Autoregressive Flow

The pioneering normalizing flows within generative models.

16 March 2024

Normalizing Flows

Normalizing flows (Papamakarios et al., 2021) are the pioneers in generative models. The main idea is to transform a random vector $\mathrm{u}$ through an invertible transport map $\mathrm{T}$:

\[\begin{align} \mathrm{x}=\mathrm{T}(\mathrm{u}), \ \ \text{where}\ \mathrm{u}\sim \mathrm{p}_{\mathrm{u}}(\mathrm{u}).\notag \end{align}\]

If $\mathrm{T}$ is bijective and differentiable, the density of $\mathrm{x}$ can be obtained by a change of variables

\[\begin{align} \mathrm{p}_{\mathrm{X}}(\mathrm{x})=\mathrm{p}_{\mathrm{u}}(\mathrm{u})\bigg|\text{det} \mathrm{J}_{\mathrm{T}}(\mathrm{u}) \bigg|^{-1}=\mathrm{p}_{\mathrm{u}}(\mathrm{T}^{-1}(\mathrm{X}))\bigg|\text{det} \mathrm{J}_{\mathrm{T}^{-1}}(\mathrm{u}) \bigg|.\notag \end{align}\]

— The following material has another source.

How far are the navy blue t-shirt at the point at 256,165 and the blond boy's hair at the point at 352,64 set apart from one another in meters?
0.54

where $\text{det}\ \mathrm{J}_{\mathrm{T}}(\mathrm{u})$ quantifies the change of volume w.r.t. u, such that $\text{det}\ \mathrm{J}_{\mathrm{T}}(\mathrm{u}) \approx \frac{\text{Vol}(\mathrm{d} \mathrm{x})}{\text{Vol}(\mathrm{d} \mathrm{u})}$; the second equality holds since $\text{det} (\mathrm{A} \mathrm{A}^{-1})=1=\text{det} (\mathrm{A}) \text{det}(\mathrm{A}^{-1})$.

Composition Property

To model complex distributions, it is standard to conduct multiple transformations $\mathrm{T}_1$, $\mathrm{T}_2, \cdots$, $\mathrm{T}_K$ such that $\mathrm{T}=\mathrm{T}_K \circ \cdots \circ \mathrm{T}_2 \circ \mathrm{T}_1$. If $\{\mathrm{T}_k\}_{k=1}^K$ are also bijective and invertible, we have

\[\begin{align} \mathrm{T}^{-1}&=(\mathrm{T}_K \circ \cdots \circ \mathrm{T}_2 \circ \mathrm{T}_1)^{-1}=\mathrm{T}_1^{-1} \circ \mathrm{T}_2^{-1} \circ \dots \mathrm{T}_K^{-1}.\label{iterative_maps} \\ \text{det} \ \mathrm{J}_{\mathrm{T}}(\mathrm{u})& = \text{det} \mathrm{J}_{\mathrm{T}_K \circ \dots \mathrm{T}_1}(\mathrm{u}) = \text{det} \mathrm{J}_{\mathrm{T}_1}(\mathrm{u}) \cdot \text{det} \mathrm{J}_{\mathrm{T}_2}(\mathrm{T}_1(\mathrm{u})) \cdot \text{det} \mathrm{J}_{\mathrm{T}_K}(\mathrm{T}_{K-1}(\cdots(\mathrm{T}_1(\mathrm{u})))).\notag \end{align}\]

KL Divergence

Denote by $\phi$ and $\psi$ the parameters of $\mathrm{T}$ and $\mathrm{p}_{\mathrm{u}}(\mathrm{u})$, respectively. The forward KL divergence follows that

\[\begin{align} \mathrm{L}(\phi, \psi)&=\text{KL}(\mathrm{p}^{\star}_{\mathrm{X}}(\mathrm{x})\| \mathrm{p}_{\mathrm{X}}(\mathrm{x}; \phi, \psi)) \label{forward_KL} \\ &=-\mathbb{E}_{\mathrm{p}^{\star}_{\mathrm{X}}(\mathrm{x})} [\log \mathrm{p}_{\mathrm{X}}(\mathrm{x}; \phi, \psi)] + \text{const} \notag \\ &=-\mathbb{E}_{\mathrm{p}^{\star}_{\mathrm{X}}(\mathrm{x})} [\log \mathrm{p}_{\mathrm{u}}(\mathrm{T}^{-1}(\mathrm{x}; \phi); \psi) + \log |\text{det} \mathrm{J}_{\mathrm{T}^{-1}}(\mathrm{x}; \phi)|]+\text{const}. \notag \end{align}\]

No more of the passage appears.